City leaders in Winston-Salem say that they’ve learned their lesson now that their plan to put $12 million into a $22.6 million stadium for the single-A Dash baseball team has ballooned to a $40.7 million stadium, plus $8 million in land costs, all of it publicly funded. The Dash owner, it seems, ran out of money after his business partner got divorced from his sister-in-law, and the city was left on the hook for the entire stadium cost. “From an economical, financial side of any project going forward, there were definitely lessons learned from this project that we wouldn’t want to repeat,” city finance director Denise Bell told the Winston-Salem Journal. “There has never been city oversight in projects like this.”

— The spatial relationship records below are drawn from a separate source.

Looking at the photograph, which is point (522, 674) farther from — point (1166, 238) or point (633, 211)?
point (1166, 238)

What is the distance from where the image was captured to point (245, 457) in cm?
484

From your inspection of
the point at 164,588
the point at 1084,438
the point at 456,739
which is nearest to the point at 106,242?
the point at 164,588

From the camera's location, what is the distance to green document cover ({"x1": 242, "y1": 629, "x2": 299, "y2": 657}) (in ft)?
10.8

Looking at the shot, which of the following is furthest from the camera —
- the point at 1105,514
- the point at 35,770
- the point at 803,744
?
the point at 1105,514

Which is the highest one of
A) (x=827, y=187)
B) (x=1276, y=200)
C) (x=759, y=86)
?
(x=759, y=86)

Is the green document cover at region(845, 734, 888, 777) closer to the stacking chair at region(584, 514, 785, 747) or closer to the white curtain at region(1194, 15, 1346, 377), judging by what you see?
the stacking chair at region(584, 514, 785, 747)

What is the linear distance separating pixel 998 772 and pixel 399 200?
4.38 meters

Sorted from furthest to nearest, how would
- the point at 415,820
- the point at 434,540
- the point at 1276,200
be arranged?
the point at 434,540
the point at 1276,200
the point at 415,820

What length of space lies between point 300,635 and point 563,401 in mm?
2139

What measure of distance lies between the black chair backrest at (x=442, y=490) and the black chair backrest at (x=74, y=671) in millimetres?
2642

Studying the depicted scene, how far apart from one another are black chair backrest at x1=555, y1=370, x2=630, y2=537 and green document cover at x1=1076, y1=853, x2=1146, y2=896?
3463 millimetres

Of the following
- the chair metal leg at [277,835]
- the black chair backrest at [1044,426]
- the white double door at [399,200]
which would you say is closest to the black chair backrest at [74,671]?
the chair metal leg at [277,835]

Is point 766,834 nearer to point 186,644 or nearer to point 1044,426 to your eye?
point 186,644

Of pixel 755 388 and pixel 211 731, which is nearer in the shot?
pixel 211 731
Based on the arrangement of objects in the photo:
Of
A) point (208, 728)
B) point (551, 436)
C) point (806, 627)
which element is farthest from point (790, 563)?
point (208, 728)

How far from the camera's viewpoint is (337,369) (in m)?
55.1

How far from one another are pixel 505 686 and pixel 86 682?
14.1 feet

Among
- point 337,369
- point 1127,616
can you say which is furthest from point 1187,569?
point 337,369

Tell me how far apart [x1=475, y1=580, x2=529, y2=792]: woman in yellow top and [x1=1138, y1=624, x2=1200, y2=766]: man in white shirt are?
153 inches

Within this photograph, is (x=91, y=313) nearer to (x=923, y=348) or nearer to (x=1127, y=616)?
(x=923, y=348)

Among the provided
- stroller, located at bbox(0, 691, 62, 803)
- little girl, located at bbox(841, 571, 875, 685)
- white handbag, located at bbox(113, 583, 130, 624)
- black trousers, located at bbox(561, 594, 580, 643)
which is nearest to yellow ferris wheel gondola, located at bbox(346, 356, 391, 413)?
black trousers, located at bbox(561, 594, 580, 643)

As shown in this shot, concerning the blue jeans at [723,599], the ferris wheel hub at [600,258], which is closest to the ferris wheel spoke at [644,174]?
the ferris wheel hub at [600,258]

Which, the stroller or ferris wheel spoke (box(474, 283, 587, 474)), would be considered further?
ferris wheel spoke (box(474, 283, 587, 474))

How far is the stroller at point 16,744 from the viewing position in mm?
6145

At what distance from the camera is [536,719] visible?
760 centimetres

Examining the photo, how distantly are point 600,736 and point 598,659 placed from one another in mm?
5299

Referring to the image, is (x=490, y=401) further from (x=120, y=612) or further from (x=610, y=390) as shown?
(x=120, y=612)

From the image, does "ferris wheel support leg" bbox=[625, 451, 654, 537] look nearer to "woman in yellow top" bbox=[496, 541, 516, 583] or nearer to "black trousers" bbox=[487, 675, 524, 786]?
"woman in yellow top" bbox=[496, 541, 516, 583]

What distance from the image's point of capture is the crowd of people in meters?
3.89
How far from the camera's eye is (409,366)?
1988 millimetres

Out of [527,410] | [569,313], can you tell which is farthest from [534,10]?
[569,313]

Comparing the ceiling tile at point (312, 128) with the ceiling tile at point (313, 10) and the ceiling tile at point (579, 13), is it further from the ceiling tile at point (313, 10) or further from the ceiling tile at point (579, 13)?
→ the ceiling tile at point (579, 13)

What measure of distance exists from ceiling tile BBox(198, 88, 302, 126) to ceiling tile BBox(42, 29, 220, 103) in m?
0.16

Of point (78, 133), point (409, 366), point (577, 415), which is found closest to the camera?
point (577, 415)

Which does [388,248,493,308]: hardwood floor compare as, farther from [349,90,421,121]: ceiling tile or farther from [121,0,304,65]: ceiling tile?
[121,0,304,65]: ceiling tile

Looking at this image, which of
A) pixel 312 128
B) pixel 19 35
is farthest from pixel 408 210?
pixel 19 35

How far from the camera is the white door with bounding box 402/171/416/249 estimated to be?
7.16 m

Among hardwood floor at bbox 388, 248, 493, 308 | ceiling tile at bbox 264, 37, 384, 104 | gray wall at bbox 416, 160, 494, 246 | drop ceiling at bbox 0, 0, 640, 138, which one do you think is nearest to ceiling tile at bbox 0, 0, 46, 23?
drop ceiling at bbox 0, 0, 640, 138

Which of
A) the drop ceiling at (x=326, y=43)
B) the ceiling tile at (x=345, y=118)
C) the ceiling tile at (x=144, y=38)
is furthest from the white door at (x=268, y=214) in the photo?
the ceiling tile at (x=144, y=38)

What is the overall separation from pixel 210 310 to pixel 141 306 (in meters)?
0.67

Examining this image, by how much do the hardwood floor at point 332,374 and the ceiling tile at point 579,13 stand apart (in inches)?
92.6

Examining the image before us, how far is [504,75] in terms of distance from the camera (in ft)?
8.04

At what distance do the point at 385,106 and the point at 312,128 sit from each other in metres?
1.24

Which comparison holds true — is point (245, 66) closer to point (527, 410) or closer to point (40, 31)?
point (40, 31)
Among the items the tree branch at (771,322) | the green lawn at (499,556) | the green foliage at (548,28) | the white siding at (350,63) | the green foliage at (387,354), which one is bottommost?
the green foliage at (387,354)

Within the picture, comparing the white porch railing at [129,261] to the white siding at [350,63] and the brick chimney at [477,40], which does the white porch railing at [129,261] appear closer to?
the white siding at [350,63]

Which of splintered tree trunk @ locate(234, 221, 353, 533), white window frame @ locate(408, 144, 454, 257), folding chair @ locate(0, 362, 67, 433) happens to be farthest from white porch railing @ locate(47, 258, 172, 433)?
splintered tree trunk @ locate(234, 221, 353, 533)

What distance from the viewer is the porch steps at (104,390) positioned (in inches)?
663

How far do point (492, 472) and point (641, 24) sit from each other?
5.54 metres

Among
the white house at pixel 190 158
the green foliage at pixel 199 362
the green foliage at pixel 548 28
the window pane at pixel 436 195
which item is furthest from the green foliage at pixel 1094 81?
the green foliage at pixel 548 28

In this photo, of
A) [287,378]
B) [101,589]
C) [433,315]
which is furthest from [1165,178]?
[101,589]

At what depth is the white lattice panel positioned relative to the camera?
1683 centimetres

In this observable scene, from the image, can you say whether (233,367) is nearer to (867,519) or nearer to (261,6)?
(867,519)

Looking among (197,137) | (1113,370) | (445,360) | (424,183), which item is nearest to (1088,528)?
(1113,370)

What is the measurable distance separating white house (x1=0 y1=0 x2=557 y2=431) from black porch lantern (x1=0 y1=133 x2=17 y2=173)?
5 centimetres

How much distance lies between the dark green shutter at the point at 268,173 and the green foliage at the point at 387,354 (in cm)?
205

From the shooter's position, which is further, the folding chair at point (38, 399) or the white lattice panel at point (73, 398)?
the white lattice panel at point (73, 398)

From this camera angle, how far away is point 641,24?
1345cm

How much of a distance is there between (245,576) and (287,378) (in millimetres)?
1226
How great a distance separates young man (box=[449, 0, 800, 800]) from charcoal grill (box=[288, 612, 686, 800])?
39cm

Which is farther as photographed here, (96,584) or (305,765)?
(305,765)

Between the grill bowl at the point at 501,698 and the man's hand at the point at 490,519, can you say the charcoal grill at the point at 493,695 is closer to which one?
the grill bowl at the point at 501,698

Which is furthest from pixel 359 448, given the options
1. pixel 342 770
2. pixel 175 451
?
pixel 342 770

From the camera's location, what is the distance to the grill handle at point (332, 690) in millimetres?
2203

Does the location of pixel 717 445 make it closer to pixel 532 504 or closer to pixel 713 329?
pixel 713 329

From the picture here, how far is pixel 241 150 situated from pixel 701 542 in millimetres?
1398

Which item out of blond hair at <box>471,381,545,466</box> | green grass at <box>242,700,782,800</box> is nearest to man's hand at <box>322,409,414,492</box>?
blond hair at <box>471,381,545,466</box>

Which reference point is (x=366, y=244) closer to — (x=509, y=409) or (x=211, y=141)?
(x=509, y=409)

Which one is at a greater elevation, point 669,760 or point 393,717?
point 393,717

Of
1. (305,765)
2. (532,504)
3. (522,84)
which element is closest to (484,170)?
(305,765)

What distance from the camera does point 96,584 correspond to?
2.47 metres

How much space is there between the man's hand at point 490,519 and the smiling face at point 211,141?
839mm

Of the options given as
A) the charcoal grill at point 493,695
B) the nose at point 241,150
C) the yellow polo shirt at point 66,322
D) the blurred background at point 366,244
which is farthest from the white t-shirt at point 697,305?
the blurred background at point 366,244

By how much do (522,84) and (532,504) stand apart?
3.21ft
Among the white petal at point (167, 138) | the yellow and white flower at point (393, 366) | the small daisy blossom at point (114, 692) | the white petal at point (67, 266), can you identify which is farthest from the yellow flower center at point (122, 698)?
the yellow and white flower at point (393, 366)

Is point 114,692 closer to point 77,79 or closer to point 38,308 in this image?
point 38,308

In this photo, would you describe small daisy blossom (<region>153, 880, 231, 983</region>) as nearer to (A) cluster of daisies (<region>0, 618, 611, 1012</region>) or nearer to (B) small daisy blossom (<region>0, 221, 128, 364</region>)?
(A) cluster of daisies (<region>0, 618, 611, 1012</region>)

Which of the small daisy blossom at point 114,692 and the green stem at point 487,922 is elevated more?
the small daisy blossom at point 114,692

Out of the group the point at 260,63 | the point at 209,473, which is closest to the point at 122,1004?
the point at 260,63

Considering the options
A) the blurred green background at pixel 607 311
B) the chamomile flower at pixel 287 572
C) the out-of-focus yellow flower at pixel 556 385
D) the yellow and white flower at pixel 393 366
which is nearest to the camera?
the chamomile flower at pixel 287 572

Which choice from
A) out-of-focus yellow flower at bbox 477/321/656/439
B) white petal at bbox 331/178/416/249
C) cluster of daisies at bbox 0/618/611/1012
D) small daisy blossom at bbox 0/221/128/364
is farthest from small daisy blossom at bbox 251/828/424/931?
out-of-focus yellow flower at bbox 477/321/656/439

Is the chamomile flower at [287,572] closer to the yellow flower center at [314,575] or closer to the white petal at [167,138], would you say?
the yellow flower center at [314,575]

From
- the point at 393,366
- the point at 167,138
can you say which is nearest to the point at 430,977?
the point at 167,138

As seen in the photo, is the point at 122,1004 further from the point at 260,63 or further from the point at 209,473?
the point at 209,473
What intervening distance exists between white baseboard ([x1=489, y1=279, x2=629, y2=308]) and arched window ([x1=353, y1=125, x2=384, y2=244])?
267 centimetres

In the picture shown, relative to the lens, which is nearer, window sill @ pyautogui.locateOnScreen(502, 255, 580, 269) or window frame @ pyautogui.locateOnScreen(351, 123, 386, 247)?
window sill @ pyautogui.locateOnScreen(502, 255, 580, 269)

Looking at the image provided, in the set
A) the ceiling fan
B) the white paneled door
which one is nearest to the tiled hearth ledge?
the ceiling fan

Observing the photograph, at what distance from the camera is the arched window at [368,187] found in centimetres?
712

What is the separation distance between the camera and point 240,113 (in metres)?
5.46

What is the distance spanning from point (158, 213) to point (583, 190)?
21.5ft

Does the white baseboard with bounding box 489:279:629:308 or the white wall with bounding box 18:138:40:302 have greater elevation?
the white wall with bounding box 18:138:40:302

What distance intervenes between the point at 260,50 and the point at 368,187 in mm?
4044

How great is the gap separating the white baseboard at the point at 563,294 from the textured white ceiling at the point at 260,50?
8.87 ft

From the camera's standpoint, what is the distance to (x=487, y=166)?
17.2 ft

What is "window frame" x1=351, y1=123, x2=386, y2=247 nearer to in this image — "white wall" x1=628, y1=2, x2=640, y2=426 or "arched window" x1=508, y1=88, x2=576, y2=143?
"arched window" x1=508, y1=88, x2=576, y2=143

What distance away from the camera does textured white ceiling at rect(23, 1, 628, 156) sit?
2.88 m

Better late than never, I suppose. Though you’d think Winston-Salem would have already learned this lesson in 2004, when it gave Dell Computers more than $250 million in tax breaks (including, according to Good Jobs First, “a computer manufacturing tax credit, job investment grants, tobacco settlement fund grants, training incentives, transportation infrastructure grants, workforce development grants, sales tax refunds, waiver of property tax for 15 years and 200 acres of free land”) for a computer plant that only cost half that to build — a plant, incidentally, that Dell just announced it is closing, laying off all 905 workers.
In any case, it’s not too late for other cities to learn the lessons of Winston-Salem. Says city manager Lee Garrity: “If we do any more projects like this where there is any upfront money, we will require extensive due diligence of the financial capacity of the developer and a market analysis. We would put in reporting on the status of construction and significant clawbacks if it is not done on time.” But that’s what they all say.